[RFC v2 68/83] File operation: copy-on-write write.
From: Andiry Xu
Date: Sat Mar 10 2018 - 13:27:43 EST
From: Andiry Xu <jix024@xxxxxxxxxxx>
If the file is not mmaped, NOVA performs copy-on-write.
The CoW is composed of parts:
1. Allocate contiguous data pages.
2. Copy data from user buffer to the data pages.
If the write is not aligned to page size, also copy data from existing
pmem pages.
3. Allocate and initialize a file write item, add it to a linked list.
4. Repeat 1 - 3 until the whole user data is copied to pmem pages.
5. Commit the list of file write items to the log and update the radix tree.
6. Update log tail pointer once all the items are committed.

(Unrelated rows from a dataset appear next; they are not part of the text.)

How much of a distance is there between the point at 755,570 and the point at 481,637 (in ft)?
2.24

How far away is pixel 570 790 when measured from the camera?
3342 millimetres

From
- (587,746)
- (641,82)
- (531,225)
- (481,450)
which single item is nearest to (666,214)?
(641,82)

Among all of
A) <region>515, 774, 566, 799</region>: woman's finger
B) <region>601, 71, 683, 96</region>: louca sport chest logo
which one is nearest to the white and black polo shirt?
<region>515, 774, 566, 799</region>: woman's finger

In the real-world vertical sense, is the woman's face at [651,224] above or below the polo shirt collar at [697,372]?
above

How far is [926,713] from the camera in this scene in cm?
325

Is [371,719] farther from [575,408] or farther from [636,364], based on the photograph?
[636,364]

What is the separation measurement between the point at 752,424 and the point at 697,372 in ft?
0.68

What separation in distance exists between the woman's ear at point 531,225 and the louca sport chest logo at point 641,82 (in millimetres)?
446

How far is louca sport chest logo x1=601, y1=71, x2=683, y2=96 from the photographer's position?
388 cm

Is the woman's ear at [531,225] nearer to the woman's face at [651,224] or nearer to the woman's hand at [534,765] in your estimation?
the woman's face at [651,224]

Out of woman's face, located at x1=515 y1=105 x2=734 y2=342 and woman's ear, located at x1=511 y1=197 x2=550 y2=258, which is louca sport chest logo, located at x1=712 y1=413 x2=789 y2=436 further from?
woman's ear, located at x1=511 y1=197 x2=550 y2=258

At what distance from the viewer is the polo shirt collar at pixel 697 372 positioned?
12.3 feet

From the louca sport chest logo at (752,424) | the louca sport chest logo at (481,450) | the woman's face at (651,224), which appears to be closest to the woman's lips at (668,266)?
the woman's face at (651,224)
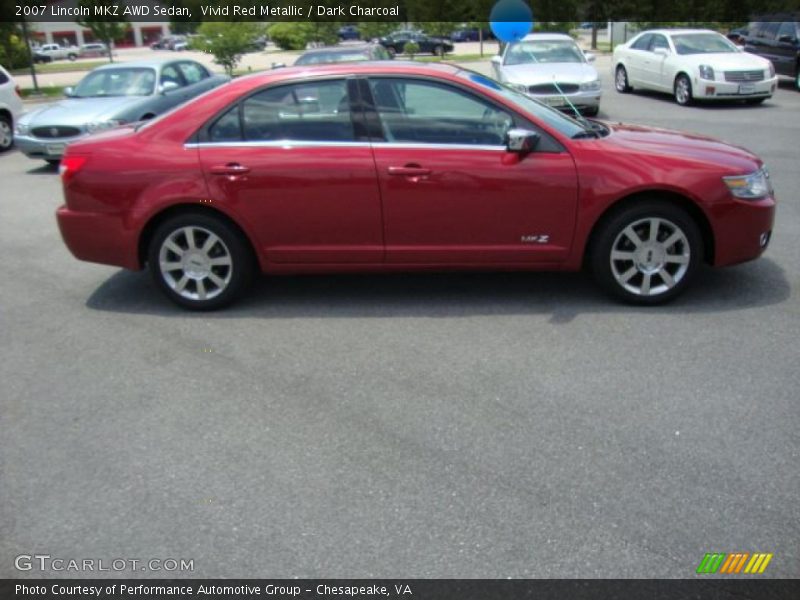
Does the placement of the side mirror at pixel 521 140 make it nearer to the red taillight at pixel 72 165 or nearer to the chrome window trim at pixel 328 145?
the chrome window trim at pixel 328 145

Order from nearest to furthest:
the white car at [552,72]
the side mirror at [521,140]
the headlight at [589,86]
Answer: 1. the side mirror at [521,140]
2. the white car at [552,72]
3. the headlight at [589,86]

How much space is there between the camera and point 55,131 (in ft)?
38.1

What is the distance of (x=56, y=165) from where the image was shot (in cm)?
1251

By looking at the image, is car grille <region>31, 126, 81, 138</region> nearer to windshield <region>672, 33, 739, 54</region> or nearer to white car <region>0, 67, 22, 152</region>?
white car <region>0, 67, 22, 152</region>

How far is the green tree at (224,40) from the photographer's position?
27.6 meters

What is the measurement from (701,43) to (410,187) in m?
13.5

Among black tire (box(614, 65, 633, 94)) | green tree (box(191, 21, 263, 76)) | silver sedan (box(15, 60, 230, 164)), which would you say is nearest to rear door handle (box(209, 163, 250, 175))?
silver sedan (box(15, 60, 230, 164))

Signed-off-by: Andiry Xu <jix024@xxxxxxxxxxx>
---
fs/nova/dax.c | 149 +++++++++++++++++++++++++++++++++++++++++
fs/nova/file.c | 208 +++++++++++++++++++++++++++++++++++++++++++++++++++++++++
fs/nova/nova.h | 8 +++
3 files changed, 365 insertions(+)
diff --git a/fs/nova/dax.c b/fs/nova/dax.c
index 1669dc0..9561d8e 100644
--- a/fs/nova/dax.c
+++ b/fs/nova/dax.c
@@ -22,6 +22,113 @@
#include "inode.h"
+static inline int nova_copy_partial_block(struct super_block *sb,
+ struct nova_inode_info_header *sih,
+ struct nova_file_write_entry *entry, unsigned long index,
+ size_t offset, size_t length, void *kmem)
+{
+ void *ptr;
+ int rc = 0;
+ unsigned long nvmm;
+
+ nvmm = get_nvmm(sb, sih, entry, index);
+ ptr = nova_get_block(sb, (nvmm << PAGE_SHIFT));
+
+ if (ptr != NULL) {
+ if (support_clwb)
+ rc = memcpy_mcsafe(kmem + offset, ptr + offset,
+ length);
+ else
+ memcpy_to_pmem_nocache(kmem + offset, ptr + offset,
+ length);
+ }
+
+ /* TODO: If rc < 0, go to MCE data recovery. */
+ return rc;
+}
+
+static inline int nova_handle_partial_block(struct super_block *sb,
+ struct nova_inode_info_header *sih,
+ struct nova_file_write_entry *entry, unsigned long index,
+ size_t offset, size_t length, void *kmem)
+{
+ struct nova_sb_info *sbi = NOVA_SB(sb);
+
+ if (entry == NULL) {
+ /* Fill zero */
+ if (support_clwb)
+ memset(kmem + offset, 0, length);
+ else
+ memcpy_to_pmem_nocache(kmem + offset,
+ sbi->zeroed_page, length);
+ } else {
+ nova_copy_partial_block(sb, sih, entry, index,
+ offset, length, kmem);
+
+ }
+ if (support_clwb)
+ nova_flush_buffer(kmem + offset, length, 0);
+ return 0;
+}
+
+/*
+ * Fill the new start/end block from original blocks.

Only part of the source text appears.